Records of scene-based questions:
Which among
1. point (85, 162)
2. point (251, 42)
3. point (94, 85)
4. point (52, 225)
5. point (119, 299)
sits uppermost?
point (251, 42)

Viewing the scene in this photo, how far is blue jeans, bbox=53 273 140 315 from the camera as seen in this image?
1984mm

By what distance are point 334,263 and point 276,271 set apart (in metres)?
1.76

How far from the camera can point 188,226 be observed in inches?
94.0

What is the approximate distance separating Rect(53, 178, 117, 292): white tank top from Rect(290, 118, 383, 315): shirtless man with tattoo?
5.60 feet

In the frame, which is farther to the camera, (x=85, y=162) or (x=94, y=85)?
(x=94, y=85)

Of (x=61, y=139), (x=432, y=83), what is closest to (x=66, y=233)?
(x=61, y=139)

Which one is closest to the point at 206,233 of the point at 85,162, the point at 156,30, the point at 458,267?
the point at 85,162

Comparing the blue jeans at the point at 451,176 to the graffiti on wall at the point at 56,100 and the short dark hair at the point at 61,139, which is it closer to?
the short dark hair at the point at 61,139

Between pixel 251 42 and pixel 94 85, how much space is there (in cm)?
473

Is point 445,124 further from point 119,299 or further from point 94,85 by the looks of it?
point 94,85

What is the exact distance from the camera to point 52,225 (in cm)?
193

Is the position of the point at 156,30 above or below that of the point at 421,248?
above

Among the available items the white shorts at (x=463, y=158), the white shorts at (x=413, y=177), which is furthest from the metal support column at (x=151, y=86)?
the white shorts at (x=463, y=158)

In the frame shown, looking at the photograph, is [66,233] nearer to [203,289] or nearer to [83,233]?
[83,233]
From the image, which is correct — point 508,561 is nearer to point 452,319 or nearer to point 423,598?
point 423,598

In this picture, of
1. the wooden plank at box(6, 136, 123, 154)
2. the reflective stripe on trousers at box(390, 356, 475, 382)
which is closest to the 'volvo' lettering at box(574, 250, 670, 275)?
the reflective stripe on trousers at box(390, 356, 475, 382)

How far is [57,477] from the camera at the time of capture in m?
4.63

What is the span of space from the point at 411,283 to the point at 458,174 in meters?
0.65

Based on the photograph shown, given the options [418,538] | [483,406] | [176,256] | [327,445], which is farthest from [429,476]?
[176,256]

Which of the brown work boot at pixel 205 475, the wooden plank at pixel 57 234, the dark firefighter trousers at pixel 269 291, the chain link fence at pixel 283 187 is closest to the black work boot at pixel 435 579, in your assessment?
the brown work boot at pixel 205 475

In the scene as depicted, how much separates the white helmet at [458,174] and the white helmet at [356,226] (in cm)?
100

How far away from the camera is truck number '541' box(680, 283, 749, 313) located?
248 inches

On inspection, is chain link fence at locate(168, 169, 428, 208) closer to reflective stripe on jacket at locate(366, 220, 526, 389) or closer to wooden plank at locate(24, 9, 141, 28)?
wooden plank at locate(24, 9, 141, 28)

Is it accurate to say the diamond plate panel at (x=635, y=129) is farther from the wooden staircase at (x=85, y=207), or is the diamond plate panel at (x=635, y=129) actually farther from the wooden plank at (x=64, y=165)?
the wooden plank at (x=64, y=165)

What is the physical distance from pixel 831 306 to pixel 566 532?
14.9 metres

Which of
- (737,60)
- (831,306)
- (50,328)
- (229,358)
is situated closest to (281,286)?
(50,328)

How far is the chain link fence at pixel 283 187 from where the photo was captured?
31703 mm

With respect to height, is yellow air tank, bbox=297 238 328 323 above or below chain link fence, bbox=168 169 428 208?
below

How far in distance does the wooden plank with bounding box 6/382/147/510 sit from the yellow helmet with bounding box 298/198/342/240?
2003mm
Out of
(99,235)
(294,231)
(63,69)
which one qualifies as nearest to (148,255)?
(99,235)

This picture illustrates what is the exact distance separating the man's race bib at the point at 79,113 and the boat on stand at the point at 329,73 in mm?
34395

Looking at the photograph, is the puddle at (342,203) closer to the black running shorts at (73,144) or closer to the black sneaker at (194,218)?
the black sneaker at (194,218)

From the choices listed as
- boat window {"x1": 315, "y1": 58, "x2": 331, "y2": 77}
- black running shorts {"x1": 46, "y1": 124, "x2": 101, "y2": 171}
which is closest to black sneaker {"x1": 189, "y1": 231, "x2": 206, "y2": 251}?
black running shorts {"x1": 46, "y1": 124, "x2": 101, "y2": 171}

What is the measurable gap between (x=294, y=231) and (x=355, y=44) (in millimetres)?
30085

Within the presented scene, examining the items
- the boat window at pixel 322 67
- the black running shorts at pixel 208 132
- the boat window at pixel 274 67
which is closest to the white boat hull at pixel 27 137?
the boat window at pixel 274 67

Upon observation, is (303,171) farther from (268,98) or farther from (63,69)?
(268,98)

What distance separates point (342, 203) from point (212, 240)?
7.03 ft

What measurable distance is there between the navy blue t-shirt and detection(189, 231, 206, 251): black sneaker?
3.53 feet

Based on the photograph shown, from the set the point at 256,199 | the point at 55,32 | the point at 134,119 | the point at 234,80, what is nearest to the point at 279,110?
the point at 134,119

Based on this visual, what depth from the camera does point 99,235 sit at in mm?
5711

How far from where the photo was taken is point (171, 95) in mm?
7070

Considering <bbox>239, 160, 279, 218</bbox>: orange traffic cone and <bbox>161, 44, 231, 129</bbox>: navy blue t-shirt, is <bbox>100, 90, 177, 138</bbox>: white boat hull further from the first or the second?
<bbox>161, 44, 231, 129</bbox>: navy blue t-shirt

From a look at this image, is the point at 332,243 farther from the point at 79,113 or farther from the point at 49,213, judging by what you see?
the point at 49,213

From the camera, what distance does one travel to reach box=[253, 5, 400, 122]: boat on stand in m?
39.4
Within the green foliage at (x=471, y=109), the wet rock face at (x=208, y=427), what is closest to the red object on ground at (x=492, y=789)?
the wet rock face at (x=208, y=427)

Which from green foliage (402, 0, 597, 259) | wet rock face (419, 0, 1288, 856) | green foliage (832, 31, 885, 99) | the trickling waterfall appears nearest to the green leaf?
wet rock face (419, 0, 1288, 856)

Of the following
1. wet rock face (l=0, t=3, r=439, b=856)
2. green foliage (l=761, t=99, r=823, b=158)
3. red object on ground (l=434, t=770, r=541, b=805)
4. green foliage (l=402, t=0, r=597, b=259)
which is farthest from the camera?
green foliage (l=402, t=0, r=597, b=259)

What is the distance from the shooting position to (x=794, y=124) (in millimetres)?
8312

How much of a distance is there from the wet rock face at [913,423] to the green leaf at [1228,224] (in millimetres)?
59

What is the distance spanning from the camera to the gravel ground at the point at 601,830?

**Exercise prompt:**
Reproduce every entry shown above, precisely as it stands.

**Written answer:**
Which among
1. point (85, 162)
2. point (251, 42)
3. point (94, 85)
4. point (52, 225)
5. point (119, 299)
sits uppermost?
point (251, 42)

Viewing the scene in this photo, how far is blue jeans, bbox=53 273 140 315 from the camera as seen in this image?
1984mm

By what distance are point 334,263 and point 276,271 set apart (in metres)?
1.76

How far from the camera can point 188,226 be observed in inches?
94.0

What is the approximate distance separating Rect(53, 178, 117, 292): white tank top from Rect(290, 118, 383, 315): shirtless man with tattoo?
5.60 feet

In the frame, which is farther to the camera, (x=85, y=162) or (x=94, y=85)?
(x=94, y=85)

Of (x=61, y=139), (x=432, y=83), what is closest to (x=66, y=233)?
(x=61, y=139)

Which one is closest to the point at 206,233 of the point at 85,162, the point at 156,30, the point at 458,267?
the point at 85,162

Comparing the blue jeans at the point at 451,176 to the graffiti on wall at the point at 56,100 and the short dark hair at the point at 61,139, which is it closer to?
the short dark hair at the point at 61,139

Between pixel 251 42 and pixel 94 85, how much space is there (in cm)?
473

Is point 445,124 further from point 119,299 or further from point 94,85 by the looks of it?
point 94,85

What is the exact distance from the camera to point 52,225 (in cm)?
193

Is the position of the point at 156,30 above or below that of the point at 421,248?
above

Among the available items the white shorts at (x=463, y=158), the white shorts at (x=413, y=177), which is furthest from the metal support column at (x=151, y=86)?
the white shorts at (x=463, y=158)

In the frame shown, looking at the photograph, is [66,233] nearer to [203,289] or nearer to [83,233]?
[83,233]
From the image, which is correct — point 508,561 is nearer to point 452,319 or nearer to point 423,598?
point 423,598

In this picture, of
1. the wooden plank at box(6, 136, 123, 154)
2. the reflective stripe on trousers at box(390, 356, 475, 382)
which is closest to the 'volvo' lettering at box(574, 250, 670, 275)?
the reflective stripe on trousers at box(390, 356, 475, 382)

How far is [57,477] from the camera at the time of capture in m?
4.63

What is the span of space from the point at 411,283 to the point at 458,174 in meters?
0.65

Based on the photograph shown, given the options [418,538] | [483,406] | [176,256] | [327,445], which is farthest from [429,476]?
[176,256]

Which of the brown work boot at pixel 205 475, the wooden plank at pixel 57 234, the dark firefighter trousers at pixel 269 291, the chain link fence at pixel 283 187 is closest to the black work boot at pixel 435 579, in your assessment?
the brown work boot at pixel 205 475

In the scene as depicted, how much separates the white helmet at [458,174] and the white helmet at [356,226] (in cm)?
100

How far away from the camera is truck number '541' box(680, 283, 749, 313) located?
248 inches

On inspection, is chain link fence at locate(168, 169, 428, 208) closer to reflective stripe on jacket at locate(366, 220, 526, 389) or closer to wooden plank at locate(24, 9, 141, 28)?
wooden plank at locate(24, 9, 141, 28)

Is it accurate to say the diamond plate panel at (x=635, y=129) is farther from the wooden staircase at (x=85, y=207), or is the diamond plate panel at (x=635, y=129) actually farther from the wooden plank at (x=64, y=165)?
the wooden plank at (x=64, y=165)

What is the physical distance from pixel 831 306 to pixel 566 532?
14.9 metres

Which of
- (737,60)
- (831,306)
- (50,328)
- (229,358)
is situated closest to (281,286)?
(50,328)

How far is the chain link fence at pixel 283 187 from where the photo was captured?
31703 mm

With respect to height, is yellow air tank, bbox=297 238 328 323 above or below chain link fence, bbox=168 169 428 208?
below

How far in distance does the wooden plank with bounding box 6/382/147/510 sit from the yellow helmet with bounding box 298/198/342/240?
2003mm
Out of
(99,235)
(294,231)
(63,69)
which one qualifies as nearest to (148,255)?
(99,235)

This picture illustrates what is the exact distance separating the man's race bib at the point at 79,113 and the boat on stand at the point at 329,73 in mm?
34395

Looking at the photograph, is the puddle at (342,203) closer to the black running shorts at (73,144) or closer to the black sneaker at (194,218)?
the black sneaker at (194,218)

From the choices listed as
- boat window {"x1": 315, "y1": 58, "x2": 331, "y2": 77}
- black running shorts {"x1": 46, "y1": 124, "x2": 101, "y2": 171}
which is closest to black sneaker {"x1": 189, "y1": 231, "x2": 206, "y2": 251}?
black running shorts {"x1": 46, "y1": 124, "x2": 101, "y2": 171}

What is the measurable gap between (x=294, y=231) and (x=355, y=44) (in millimetres)?
30085

Within the presented scene, examining the items
- the boat window at pixel 322 67
- the black running shorts at pixel 208 132
- the boat window at pixel 274 67
which is closest to the white boat hull at pixel 27 137?
the boat window at pixel 274 67

Upon observation, is (303,171) farther from (268,98) or farther from (63,69)?
(268,98)

What distance separates point (342, 203) from point (212, 240)?
7.03 ft

What measurable distance is there between the navy blue t-shirt and detection(189, 231, 206, 251): black sneaker?
3.53 feet

Based on the photograph shown, from the set the point at 256,199 | the point at 55,32 | the point at 134,119 | the point at 234,80, what is nearest to the point at 279,110?
the point at 134,119

Based on this visual, what depth from the camera does point 99,235 sit at in mm?
5711

How far from where the photo was taken is point (171, 95) in mm?
7070

Considering <bbox>239, 160, 279, 218</bbox>: orange traffic cone and <bbox>161, 44, 231, 129</bbox>: navy blue t-shirt, is <bbox>100, 90, 177, 138</bbox>: white boat hull further from the first or the second?
<bbox>161, 44, 231, 129</bbox>: navy blue t-shirt

From a look at this image, is the point at 332,243 farther from the point at 79,113 or farther from the point at 49,213, judging by what you see?
the point at 49,213

From the camera, what distance does one travel to reach box=[253, 5, 400, 122]: boat on stand in m?
39.4
Within the green foliage at (x=471, y=109), the wet rock face at (x=208, y=427), what is closest to the red object on ground at (x=492, y=789)?
the wet rock face at (x=208, y=427)

Which from green foliage (402, 0, 597, 259) | wet rock face (419, 0, 1288, 856) | green foliage (832, 31, 885, 99) | the trickling waterfall appears nearest to the green leaf?
wet rock face (419, 0, 1288, 856)

Of the following
1. wet rock face (l=0, t=3, r=439, b=856)
2. green foliage (l=761, t=99, r=823, b=158)
3. red object on ground (l=434, t=770, r=541, b=805)
4. green foliage (l=402, t=0, r=597, b=259)
which is farthest from the camera?
green foliage (l=402, t=0, r=597, b=259)

What is the distance from the shooting position to (x=794, y=124) (in millimetres)?
8312

How much of a distance is there from the wet rock face at [913,423] to the green leaf at [1228,224] (in millimetres)?
59

What is the distance spanning from the camera to the gravel ground at the point at 601,830?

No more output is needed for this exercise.